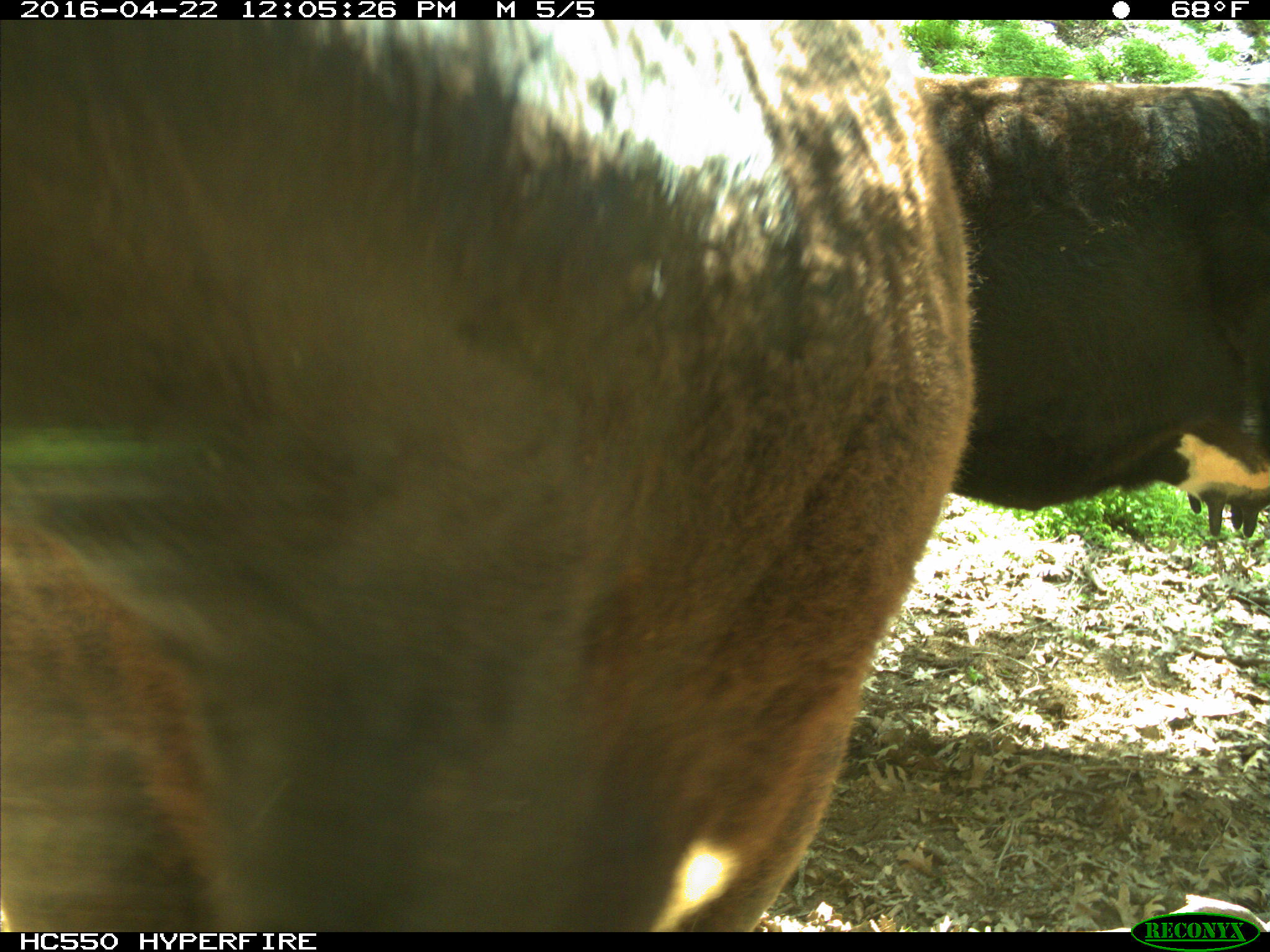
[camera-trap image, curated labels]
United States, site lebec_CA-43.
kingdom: Animalia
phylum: Chordata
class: Mammalia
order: Artiodactyla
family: Bovidae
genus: Bos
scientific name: Bos taurus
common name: domestic cow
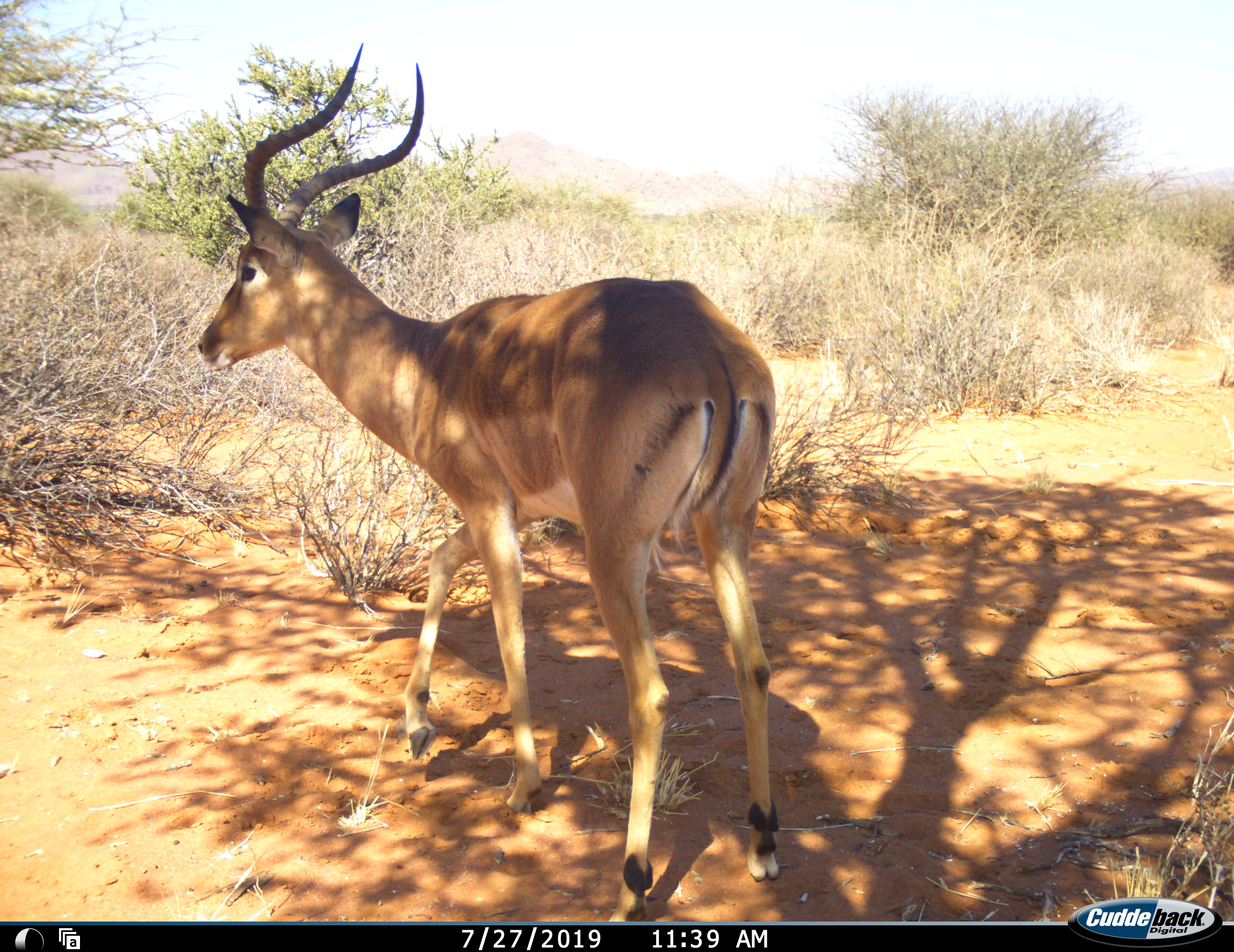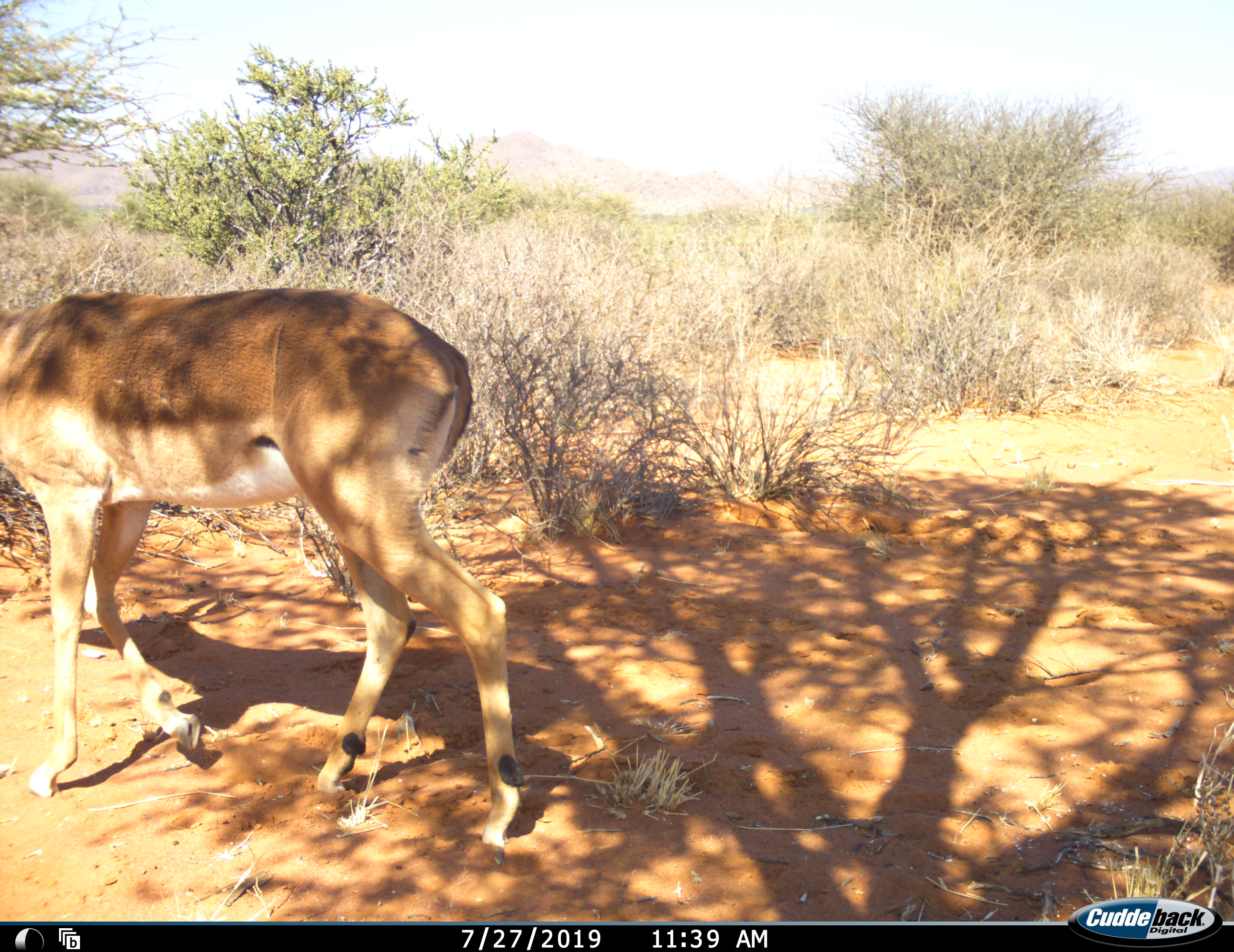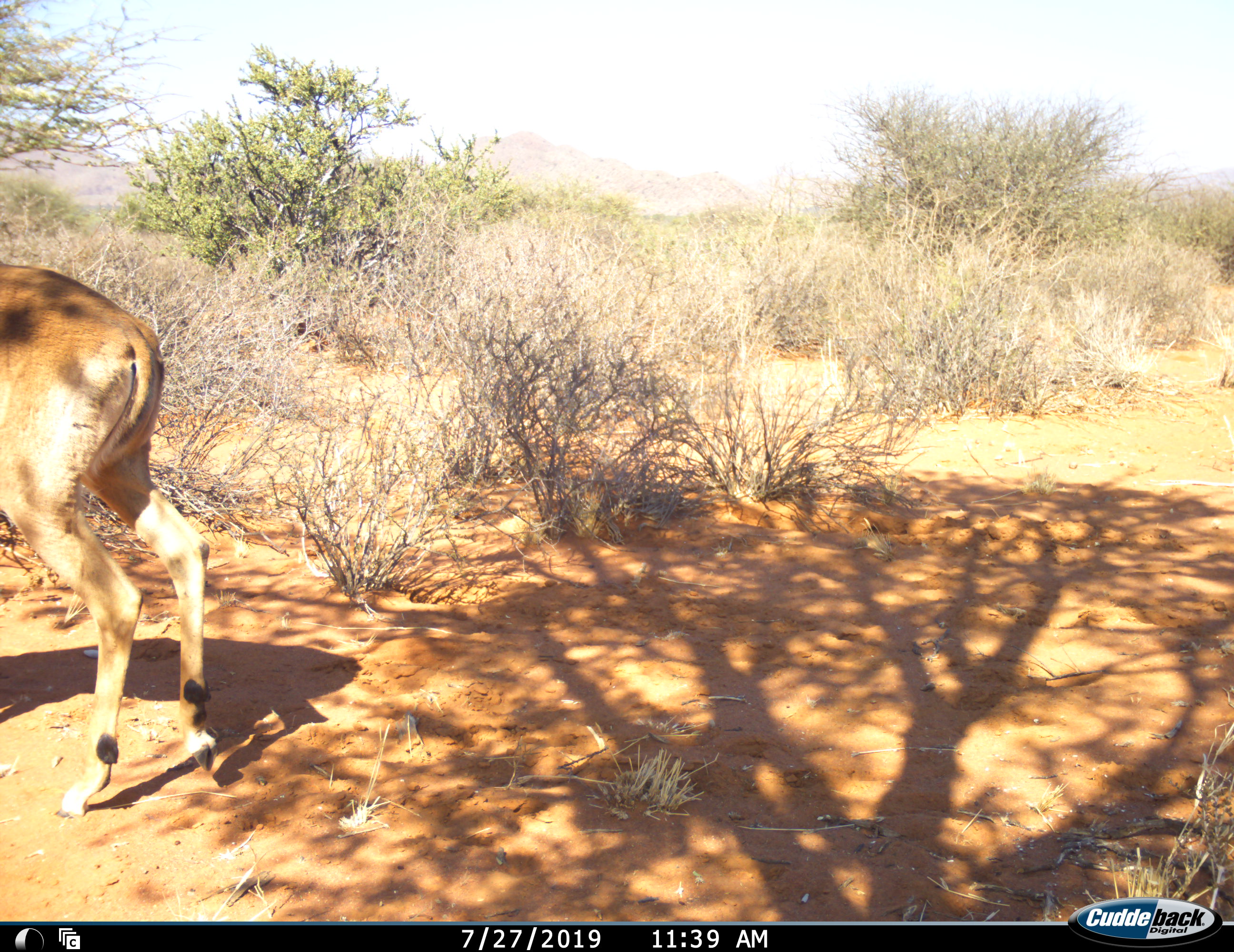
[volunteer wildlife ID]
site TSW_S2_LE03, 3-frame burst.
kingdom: Animalia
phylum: Chordata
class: Mammalia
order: Artiodactyla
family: Bovidae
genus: Aepyceros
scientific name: Aepyceros melampus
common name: impala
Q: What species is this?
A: Impala (Aepyceros melampus).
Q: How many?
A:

## TASK DETAILS
A single number is the whole answer: how many lines in the entries hold the word "site".

## RESPONSE AREA
2